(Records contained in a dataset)

▬▬▬▬▬▬

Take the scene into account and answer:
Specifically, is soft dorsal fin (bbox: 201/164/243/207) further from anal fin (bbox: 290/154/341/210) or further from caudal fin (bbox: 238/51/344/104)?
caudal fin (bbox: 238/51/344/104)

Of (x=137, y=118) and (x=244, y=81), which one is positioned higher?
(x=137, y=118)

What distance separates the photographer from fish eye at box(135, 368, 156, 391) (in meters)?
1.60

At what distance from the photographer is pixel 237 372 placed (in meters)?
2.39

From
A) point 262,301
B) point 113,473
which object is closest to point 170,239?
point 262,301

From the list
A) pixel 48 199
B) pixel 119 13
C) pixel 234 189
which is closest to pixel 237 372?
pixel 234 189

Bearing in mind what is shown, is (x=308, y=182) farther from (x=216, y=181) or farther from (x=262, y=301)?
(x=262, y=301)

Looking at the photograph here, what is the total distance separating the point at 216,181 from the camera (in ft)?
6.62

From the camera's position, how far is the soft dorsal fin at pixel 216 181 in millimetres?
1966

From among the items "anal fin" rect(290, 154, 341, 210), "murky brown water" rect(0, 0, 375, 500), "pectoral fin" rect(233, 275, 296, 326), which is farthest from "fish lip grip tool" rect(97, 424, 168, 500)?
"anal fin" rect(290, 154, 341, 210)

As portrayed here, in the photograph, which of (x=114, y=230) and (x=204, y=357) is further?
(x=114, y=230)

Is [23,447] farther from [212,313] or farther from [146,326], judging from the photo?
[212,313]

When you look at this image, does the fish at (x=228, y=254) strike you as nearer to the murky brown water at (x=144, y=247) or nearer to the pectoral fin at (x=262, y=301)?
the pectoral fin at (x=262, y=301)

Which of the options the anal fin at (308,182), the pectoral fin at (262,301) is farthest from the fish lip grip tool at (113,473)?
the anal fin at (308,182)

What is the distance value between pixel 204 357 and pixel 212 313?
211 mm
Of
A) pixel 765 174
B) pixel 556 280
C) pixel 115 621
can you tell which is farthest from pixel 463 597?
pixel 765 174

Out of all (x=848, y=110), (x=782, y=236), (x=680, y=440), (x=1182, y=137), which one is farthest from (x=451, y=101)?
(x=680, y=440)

▬▬▬▬▬▬

### TASK
Each line of the material should be duplicated exactly, please.

### CORRECT RESULT
Take the scene into account and answer:
Specifically, is soft dorsal fin (bbox: 201/164/243/207) further from anal fin (bbox: 290/154/341/210) or further from caudal fin (bbox: 238/51/344/104)?
caudal fin (bbox: 238/51/344/104)

Of (x=137, y=118) and (x=244, y=81), which one is positioned higher?
(x=137, y=118)

What distance separates the photographer from fish eye at box(135, 368, 156, 391) (in meters)?
1.60

At what distance from the photographer is pixel 237 372 placed (in meters)?
2.39

From
A) point 262,301
B) point 113,473
which object is closest to point 170,239?
point 262,301

From the list
A) pixel 48 199
B) pixel 119 13
C) pixel 234 189
which is closest to pixel 237 372?
pixel 234 189

Bearing in mind what is shown, is (x=308, y=182) farther from (x=216, y=181) or farther from (x=262, y=301)?
(x=262, y=301)

Looking at the photograph here, what is the total distance separating the point at 216,181 from the camera (in ft)?
6.62

From the camera's position, how far is the soft dorsal fin at pixel 216 181 in millimetres?
1966

From among the items "anal fin" rect(290, 154, 341, 210), "murky brown water" rect(0, 0, 375, 500), "pectoral fin" rect(233, 275, 296, 326), which is farthest from "fish lip grip tool" rect(97, 424, 168, 500)?
"anal fin" rect(290, 154, 341, 210)

As portrayed here, in the photograph, which of (x=114, y=230) and (x=204, y=357) is further?
(x=114, y=230)

Is [23,447] farther from [212,313] or farther from [146,326], judging from the photo?
[212,313]

When you look at this image, does the fish at (x=228, y=254) strike you as nearer to the murky brown water at (x=144, y=247) or nearer to the pectoral fin at (x=262, y=301)?
the pectoral fin at (x=262, y=301)

Which of the options the anal fin at (308,182), the pectoral fin at (262,301) is farthest from the fish lip grip tool at (113,473)?
the anal fin at (308,182)

What is the distance value between pixel 204 357 and pixel 212 313?
211 mm
Of
A) pixel 765 174
B) pixel 556 280
C) pixel 115 621
can you tell which is farthest from pixel 463 597?
pixel 765 174

Out of all (x=848, y=110), (x=782, y=236), (x=680, y=440), (x=1182, y=137), which one is farthest from (x=451, y=101)?
(x=680, y=440)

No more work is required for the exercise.